June and July: The three farms that I worked at during my five months in North America were connected to the WWOOF network. World Wide Opportunities at Organic Farms. Little did I know, when leaving Sweden in March, that they would also give me world wide opportunitieas to make new friends.
Well, to be honest, the friend making didn’t start well. The twenty-year-old Germans at Time Out Farms weren’t really my soulmates. And at Whiskey Creek Farm I was the only wwoofer for most of my stay. I really liked both places, but for other reasons. But at Duckworth Farm, the friend making became the main attraction.
During my four weeks at the blueberry farm, I was part of two wwoofer groups.

The first: Sarah, Tallulah and Shanley. The American girls, from Arkansas, Florida and Pennsylvania. I was lucky to get one word into the conversation whenever they got started. Not that they were unusually talkative – it’s just that many Americans have a different way of conversing, there’s kind of a different rythm. As the polite Swede that I am, I always wait for the other person to stop talking before I begin my reply. But here, people talk until they are interrupted instead. I never really got the hang of it.
But the girls were great. I shared a room with Sarah, and she was the sweetest thing. There never was any awkward getting to know period, she was her warm and generous self already from the start. Tallulah was young and full of ideas, and Shanley just so incredibly cool.

The second: Anne from France, Abbie from Minnesota and Sandra from Spain. These were the ones I worked with the longest. Sandra and I shared a room, and the first thing that happened once she had unpacked her bags, was that she started telling me about the amazing, life changing experience she had just had on the Camino de Santiago, a pilgrimage route in northern Spain. It was extremely personal, and gave me the impression that this beautiful girl was an utterly honest, passionate and loving human being. And during our two weeks of sharing a room, this feeling just got stronger. She had an energy about her, so strong that you could almost see it as an aura around her.
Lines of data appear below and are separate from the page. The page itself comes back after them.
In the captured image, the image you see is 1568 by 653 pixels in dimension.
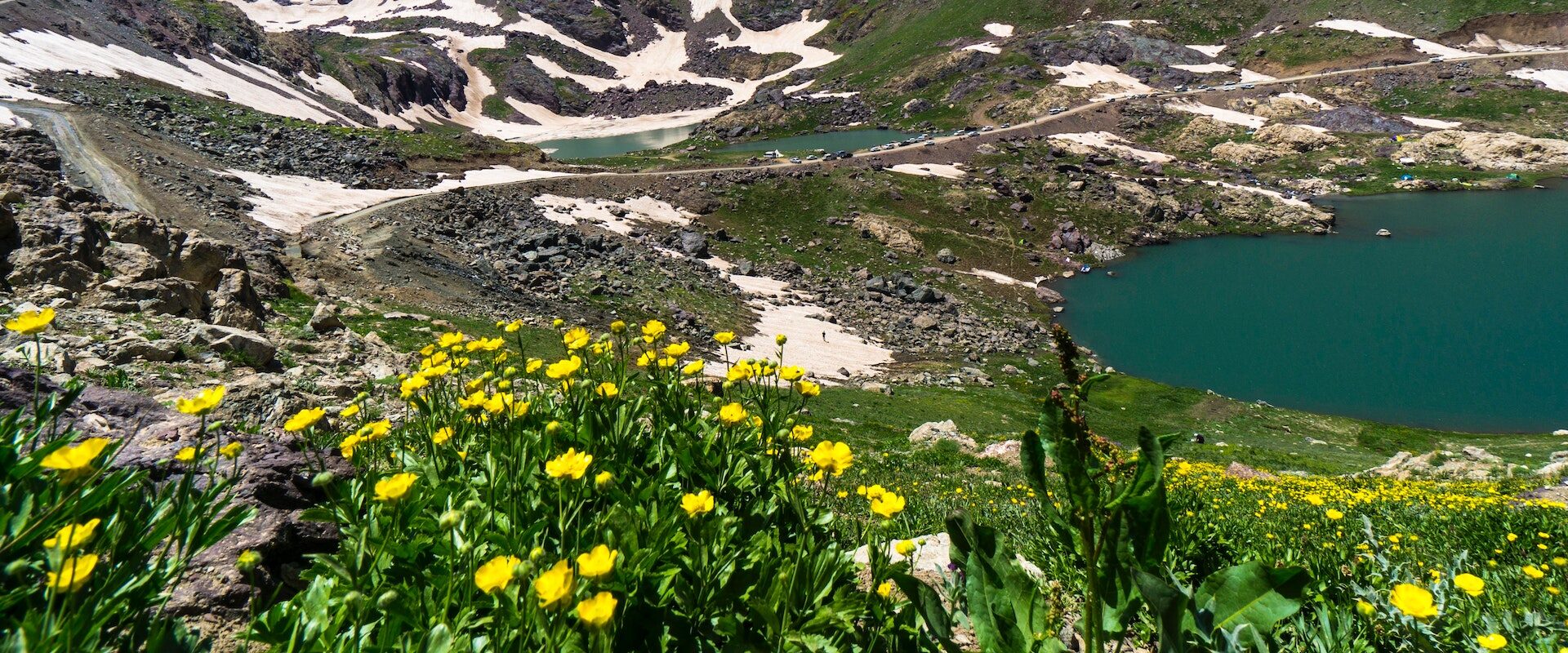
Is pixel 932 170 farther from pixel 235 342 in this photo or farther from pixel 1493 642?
pixel 1493 642

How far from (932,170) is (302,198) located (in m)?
62.2

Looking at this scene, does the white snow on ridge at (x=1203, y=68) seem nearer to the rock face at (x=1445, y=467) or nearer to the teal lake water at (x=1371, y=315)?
the teal lake water at (x=1371, y=315)

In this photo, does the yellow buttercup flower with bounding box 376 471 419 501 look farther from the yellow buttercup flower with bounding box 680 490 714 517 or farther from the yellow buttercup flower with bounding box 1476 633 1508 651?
the yellow buttercup flower with bounding box 1476 633 1508 651

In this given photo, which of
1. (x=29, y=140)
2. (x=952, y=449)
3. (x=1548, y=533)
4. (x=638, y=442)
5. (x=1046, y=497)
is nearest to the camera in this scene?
(x=1046, y=497)

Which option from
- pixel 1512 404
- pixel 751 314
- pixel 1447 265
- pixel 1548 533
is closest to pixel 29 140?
pixel 751 314

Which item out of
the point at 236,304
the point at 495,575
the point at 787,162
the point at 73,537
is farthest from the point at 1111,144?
the point at 73,537

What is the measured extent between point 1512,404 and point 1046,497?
5284cm

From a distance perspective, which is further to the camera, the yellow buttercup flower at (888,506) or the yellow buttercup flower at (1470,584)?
the yellow buttercup flower at (1470,584)

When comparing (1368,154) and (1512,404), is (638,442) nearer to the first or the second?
(1512,404)

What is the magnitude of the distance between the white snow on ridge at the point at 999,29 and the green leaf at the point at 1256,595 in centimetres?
17185

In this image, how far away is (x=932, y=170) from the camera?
79375mm

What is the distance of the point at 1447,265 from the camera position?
2329 inches

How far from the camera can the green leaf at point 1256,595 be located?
210cm

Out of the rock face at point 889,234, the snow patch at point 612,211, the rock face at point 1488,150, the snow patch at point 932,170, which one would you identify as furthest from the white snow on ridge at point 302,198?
the rock face at point 1488,150
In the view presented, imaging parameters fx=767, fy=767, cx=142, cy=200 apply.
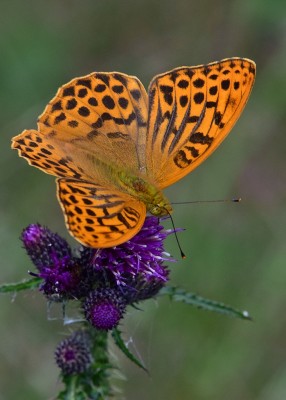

Abbie was also passionate, but in another sense. Her passion was politics and the history of political thought – the subject she had just gotten her Bachellor’s degree in. I loved to listen to her talk about American politics, and I wish the United States had more people like her, aspiring politicians that really care, and for the right reasons. Maybe then the situation in the world would look different now. We also discussed litterature, and had major bonding moments over “Anna Karenina” and other Russian classics.
Anne didn’t say very much, but when she did, she had the most charming French accent, and she gave this international group of wwoofers some balance, what with all the fiery passion flying around.
Really, all six of them were such strong individuals, so much themselves without pretense. I guess that’s common among wwoofers. It takes a certain kind of person to go volunteering on a farm. It’s a very active choice. But I also think that Lorri was exceptionally good at choosing her wwoofers. She said so herself, she was very picky and read the profiles of every applicant carefully. And I’m very thankful of her for that, because I’m certain that the people I met on her farm are people I will remember for the rest of my life.